Someone will have to bear this cost. Companies will have to increase their funding of final salary schemes and individuals will pay higher personal pension contributions for the same pension. Prudent self-employed individuals will have contributed the maximum they are allowed to under the tax rules, in the expectation of having a pension that doesn’t fall too far behind the final salary pension of luckier colleagues.

Hopefully, in its promised review of pensions the government can be persuaded, as a quid pro quo, to increase the maximum that individuals can put in.

Tax-credit fairness

The seriousness of this for pension funding depends on a large number of factors, such as the extent to which pension funds switch their investments away from UK equities or indeed persuade companies to increase their dividends.

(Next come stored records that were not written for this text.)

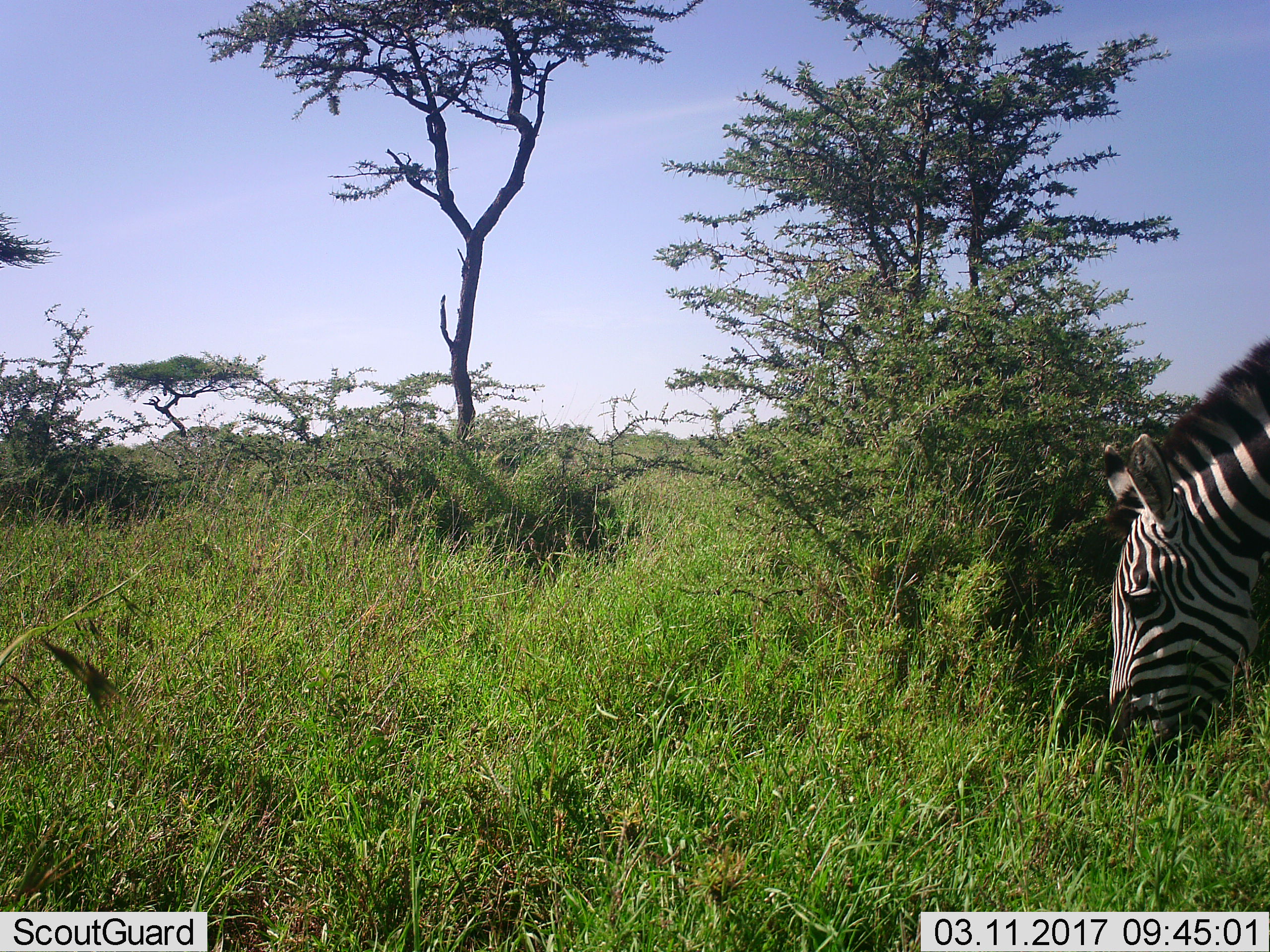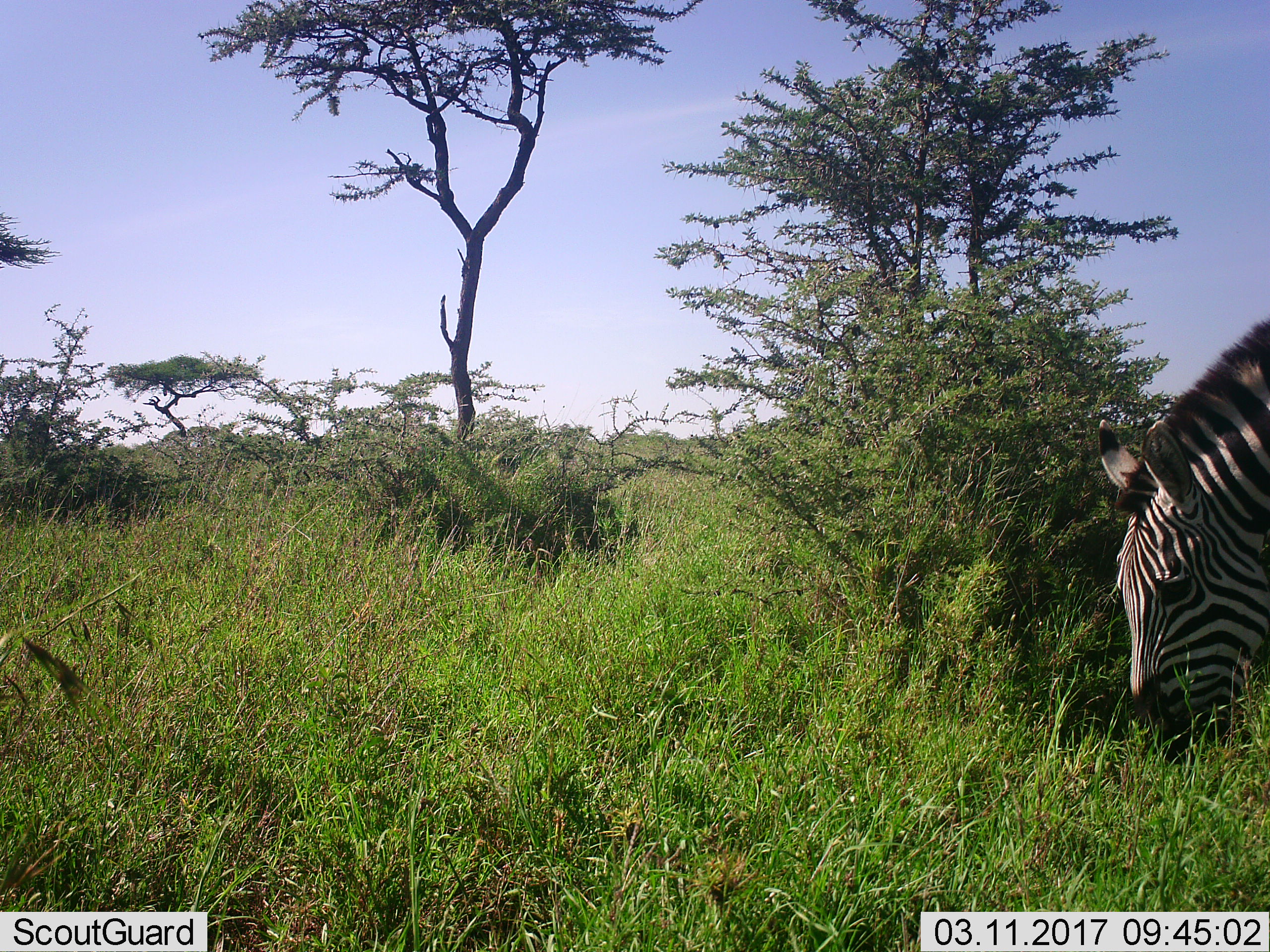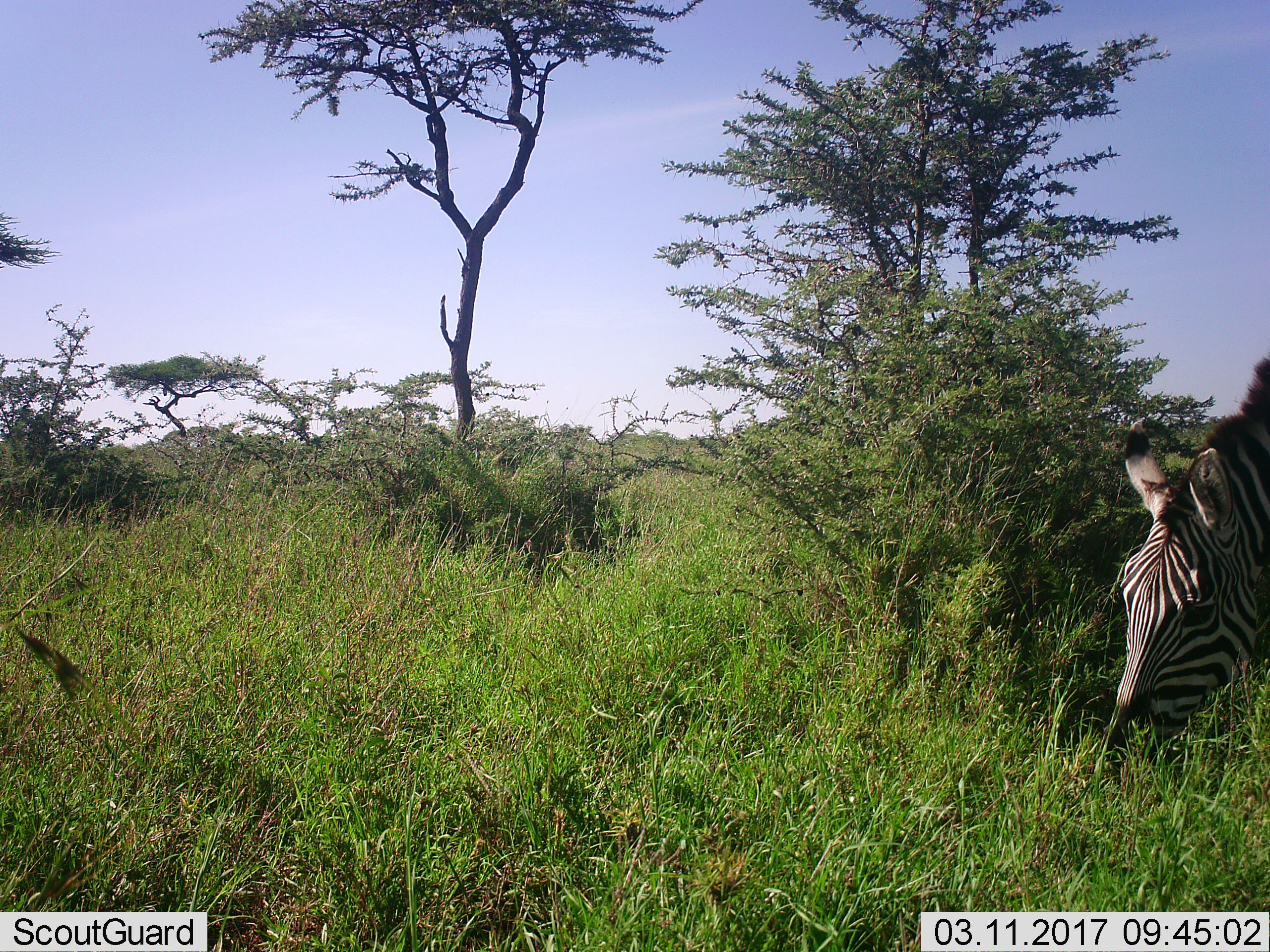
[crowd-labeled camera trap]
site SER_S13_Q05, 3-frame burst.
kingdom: Animalia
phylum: Chordata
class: Mammalia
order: Perissodactyla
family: Equidae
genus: Equus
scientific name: Equus quagga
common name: plains zebra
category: zebraplains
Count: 1.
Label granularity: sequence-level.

But is it unfair that pension funds should no longer get the tax credit back?

To a large extent, the imputation system prevents dividends from being considered an additional taxable source, separate from the profits out of which they have been paid. But to pay the tax credit to pension funds involves the transformation of taxable profits at company level into tax-free profits at shareholder level. This goes beyond imputation – and this is why it has been described as an anomaly.

One can complain about the abruptness of such a radical change and bemoan the fact that it was made without widespread consultation. One can worry about the effect it may have on different parts of the economy once its broader consequences have been fully understood, such as to favour debt funding at the expense of equity. These concerns undermine any semblance of logic which the removal of the tax credit might have.

Profits overseas

In any case, our imputation system contains a related anomaly for UK groups that earn a lot of their profits overseas. When they pay dividends out of their foreign income they cannot recover the ACT they have to pay.

In their case, ACT is tax on dividends, not a prepayment of corporation tax. In these circumstances, the payment of the tax credit is not an anomaly as the underlying profits of the company remain fully taxable, even though the UK tax is offset by relief for the foreign tax. At present, a company can get round this by paying foreign income dividends (FIDs). The trouble with FIDs, though, is that they are due to be abolished in 1999. The government has said that it is looking sympathetically at the position of UK groups with substantial foreign income. Let’s hope they manage to do something to get rid of this second anomaly in the imputation system; it reduces the yield to all shareholders, not just pension funds.

A simple solution may commend itself: abolish ACT and make companies pay their corporation tax in instalments, as individuals do. This will not be welcome to private companies that don’t pay dividends – they will just pay their tax more quickly.

Maurice Parry-Wingfield is a tax consultant with Deloitte & Touche.